Так они жили уже несколько поколений. А поскольку раньше деревня состояла из оседлых цыган, вернее, из смеси местных мужиков с цыганками, краденными из табора, то и племя получилось такое – крепкое, лихое, чужих не признающее. Ходили они в белых штанах с красными шелковыми кушаками в две ладони шириной, в шапочках с перышком, а их женщины носили звонкие ожерелья из монет разных металлов и размеров. Эскадронный командир назвал себя князем, и дети его тоже стали князьями. Старшие – наследниками. Этот самый князь разделил деревню на четыре конца и внимательно следил за тем, как играются свадьбы, чтобы не допустить кровосмешения.
А в остальном – мужики как мужики. Платили оброк, а чем они занимались, нам – я говорю «нам», имея в виду наше семейство, владельцев этого имения, – нам было без разницы. Ремесло – кажется, кузнечное дело, но кое-кто и виноград выращивал, и делал замечательное кувзарское вино. Слово «кувзар», наверное, от слова «гусар» произошло, мне так кажется.
Ну, вот я сказала: «Мужики как мужики». Но нет, конечно же. Они носили за своими кушаками два, а то и три кинжала, а дорога, шедшая через их деревню, довольно скоро заросла, потому как заезжать в их деревню, да и вообще мимо проезжать было опасно. Или считалось, что опасно, но какая разница. Не ездили.
А вот теперь, как рассказали мужики, столпившиеся у гроба бедного управляющего, кувзары украли статую Энея.
– Кувзары, значит? – переспросил дедушка.
– Кувзары! – заголосили мужики.
– Ну-ка, взяли, – сказал дедушка. – Понесли гроб в церковь.
– Нельзя, – вздохнул, разведя руками, старший брат покойного, тот, который отвечал вместо него на дедушкины вопросы. – Нельзя, ваше превосходительство. Самоубийца. Самоубийцам в церковь не положено и на кладбище не положено по-христиански. Разве вы не знаете?
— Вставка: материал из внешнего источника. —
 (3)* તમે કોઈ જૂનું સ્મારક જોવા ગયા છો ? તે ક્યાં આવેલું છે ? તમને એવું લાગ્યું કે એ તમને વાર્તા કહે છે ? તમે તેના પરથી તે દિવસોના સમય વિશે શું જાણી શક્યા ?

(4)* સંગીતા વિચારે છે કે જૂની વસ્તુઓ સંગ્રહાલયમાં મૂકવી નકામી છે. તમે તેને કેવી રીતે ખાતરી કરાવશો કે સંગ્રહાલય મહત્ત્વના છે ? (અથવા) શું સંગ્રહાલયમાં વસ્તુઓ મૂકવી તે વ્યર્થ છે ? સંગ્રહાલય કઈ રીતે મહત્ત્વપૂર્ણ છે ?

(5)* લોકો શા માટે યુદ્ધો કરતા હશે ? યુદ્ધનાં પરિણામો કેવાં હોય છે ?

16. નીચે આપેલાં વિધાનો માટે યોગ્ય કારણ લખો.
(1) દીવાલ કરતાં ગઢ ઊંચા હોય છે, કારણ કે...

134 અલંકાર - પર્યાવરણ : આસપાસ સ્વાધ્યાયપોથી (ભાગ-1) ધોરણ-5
– Поговори мне тут! – сказал дедушка.
Мужики подняли гроб, пронесли его несколько шагов, но потом, переглянувшись, поставили на телегу; брат покойного взял коня под уздцы.
– В церковь, в церковь едем, – скомандовал ему дедушка.
– Мы просили – поп не согласный, – сказал мужик.
– Ну, ну, – сказал дедушка, доставая из кармана револьвер и с щелчком перекручивая барабан. – Ну, ну, посмотрим.